» EXTRACTED TEXT
************

One Dollar is an American mystery thriller drama streaming television series created by Jason Mosberg that premiered on August 30, 2018 on CBS All Access. The series centers on the denizens of a small rust belt community and shifts perspective from person to person as a dollar bill changes hands. The ensemble cast consists of John Carroll Lynch, Nathaniel Martello-White, Philip Ettinger, Christopher Denham, Kirrilee Berger, Joshua Bitton, Níkẹ Uche Kadri, Gracie Lawrence, and Hamilton Clancy. On December 12, 2018, it was announced that the series had been canceled after one season.

Premise
One Dollar is set in "a small rustbelt town in post-recession America, where a one-dollar bill changing hands connects a group of characters involved in a shocking multiple murder. The path of the dollar bill, and point of view in each episode, paints a picture of a modern American town with deep class and cultural divides that spill out into the open as the town's secrets get revealed."

Cast and characters

Main

 John Carroll Lynch as Bud Carl
 Nathaniel Martello-White as Jake Noveer
 Philip Ettinger as Garrett Drimmer
 Christopher Denham as Peter Trask
 Kirrilee Berger as Danielle "Dannie" Furlbee
 Joshua Bitton as Chewy
 Níkẹ Uche Kadri as Rook
 Gracie Lawrence as Julie Gardner
 Hamilton Clancy as Tom

Recurring

 Ashlie Atkinson as Terri Mitchell
 Greg Germann as Wilson Furlbee
 Erik LaRay Harvey as Dante
 Josh Salatin as Tyler Bennett
 Adelyn and Emerson Bowman as Carrie Drimmer
 Lucy Owen as Sandy Furlbee
 Gregory Johnstone as Jonno
 Margot Bingham as Cass
 Sturgill Simpson as Ken Fry
 Manuel Herrera as Michael Goodman
 Medusa as Reverend Etta Whitney
 Ida Chapman as Cooper Shaw
 Wayne Duvall as Benjamin Walsh
 Nicolas Hardin as Ricky Mitchell
 Kristy Nolen as Lori Brenneman
 Jeb Kreager as Officer Martin Huddle
 Leslie Odom Jr. as Randall Abatsy
 Aleksa Palladino as Chelsea Wyler
 Deirdre O'Connell as Carol
 Che Tafari as Markell Jenkins
 James McMenamin as Rick
 Nancy McNulty as Mary Shaw 
 Jeff Perry as Charles Wyler
 Meredith Holzman
 Mary MacDonald Kerr as Janet Miller
 Lindsay Burdge as Jenny Ludlow
 Gia Crovatin
 Jacob Knoll as Dan Fry
 Kate Nowlin as Cathy
 Timothy Busfield as Uncle Rich
 Pernell Walker as Laila
 Jayden Marine as Cesar
 David Drumm as Old Man
 Nathan Hollabaugh as Adam
 Maya Sayre as Heidi
 Rachel McKeon as Robyn

Guest

 Timothy Busfield as Uncle Rich ("Chelsea Wyler")

************

» Items from a dataset
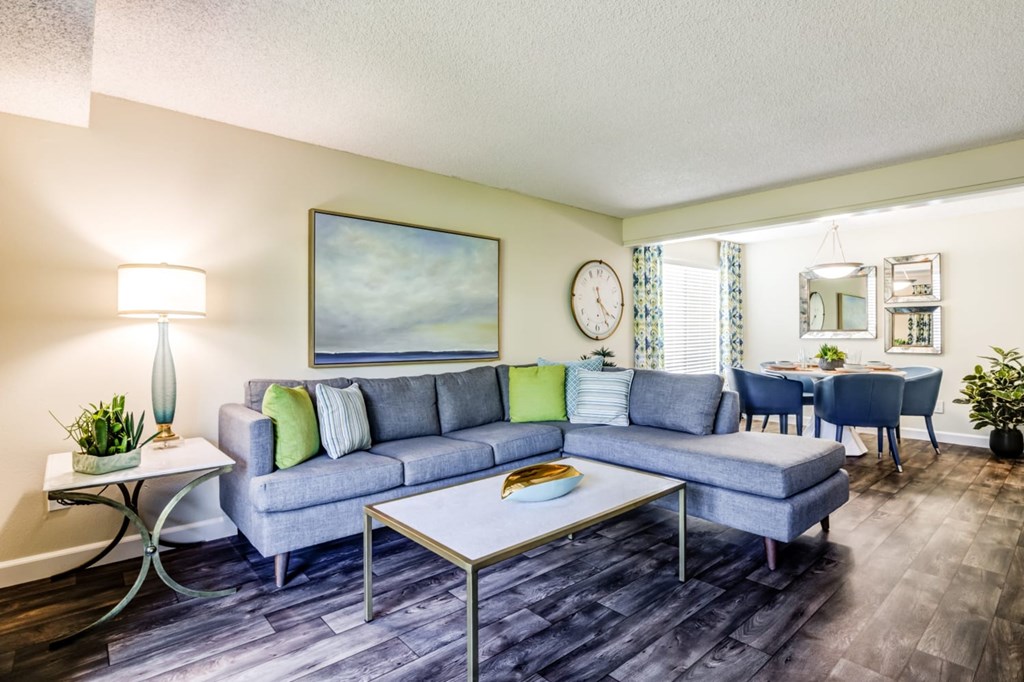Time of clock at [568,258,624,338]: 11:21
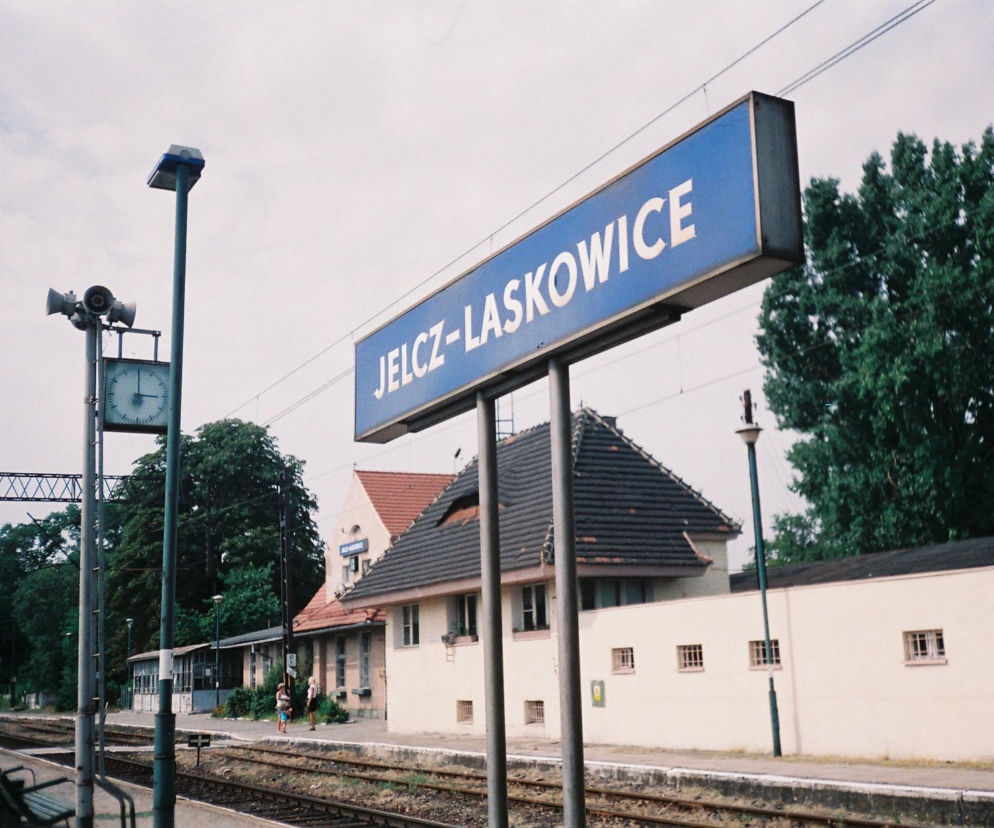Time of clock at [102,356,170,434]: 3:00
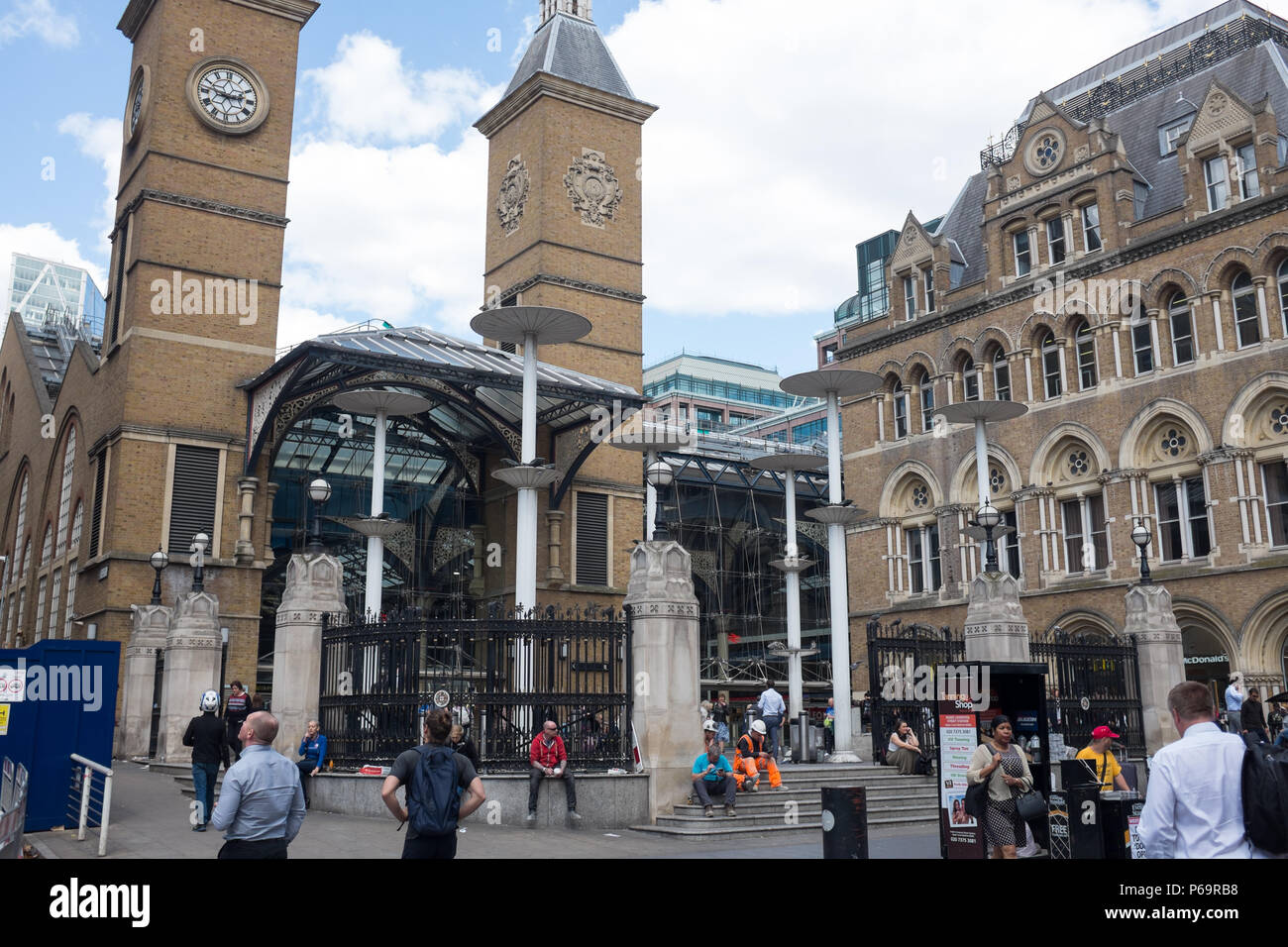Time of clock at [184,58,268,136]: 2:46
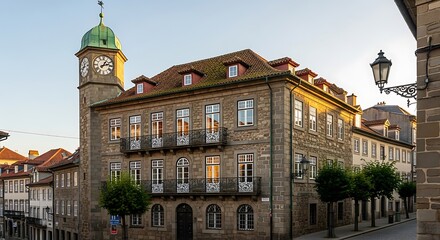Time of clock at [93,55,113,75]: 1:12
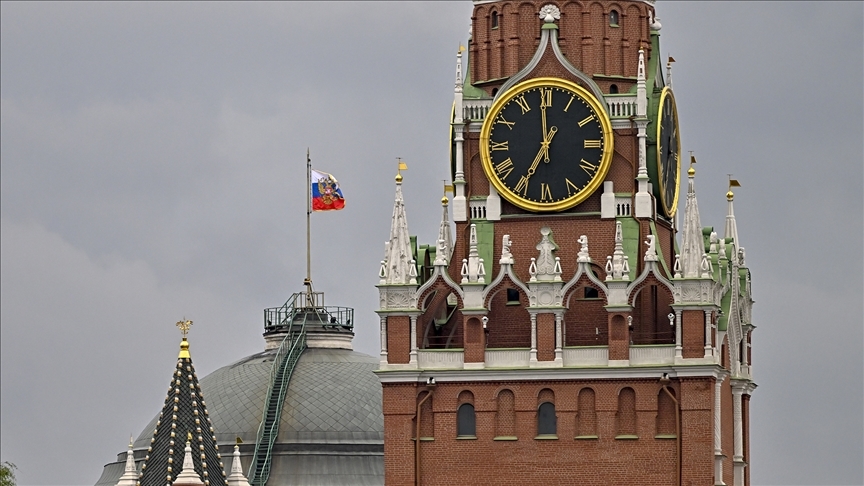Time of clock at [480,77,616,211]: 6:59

************

» SET OF TASKS
**a)** Based on the text about One Dollar, say whether each statement agrees with it, answering yes or no and quoting the deciding words. (i) The series premiered on August 30, 2018, on CBS All Access. (ii) The series was renewed for a second season. (iii) Greg Germann plays Wilson Furlbee.
**b)** According to the text about One Dollar, who created the series?
**c)** Reproduce the passage in the text about One Dollar between "One Dollar is an" and "after one season.", inclusive.

» ANSWERS BELOW
**a)**
(i) Yes: "premiered on August 30, 2018 on CBS All Access"
(ii) No: "the series had been canceled after one season"
(iii) Yes: "Greg Germann as Wilson Furlbee"

**b)** Jason Mosberg

**c)**
One Dollar is an American mystery thriller drama streaming television series created by Jason Mosberg that premiered on August 30, 2018 on CBS All Access. The series centers on the denizens of a small rust belt community and shifts perspective from person to person as a dollar bill changes hands. The ensemble cast consists of John Carroll Lynch, Nathaniel Martello-White, Philip Ettinger, Christopher Denham, Kirrilee Berger, Joshua Bitton, Níkẹ Uche Kadri, Gracie Lawrence, and Hamilton Clancy. On December 12, 2018, it was announced that the series had been canceled after one season.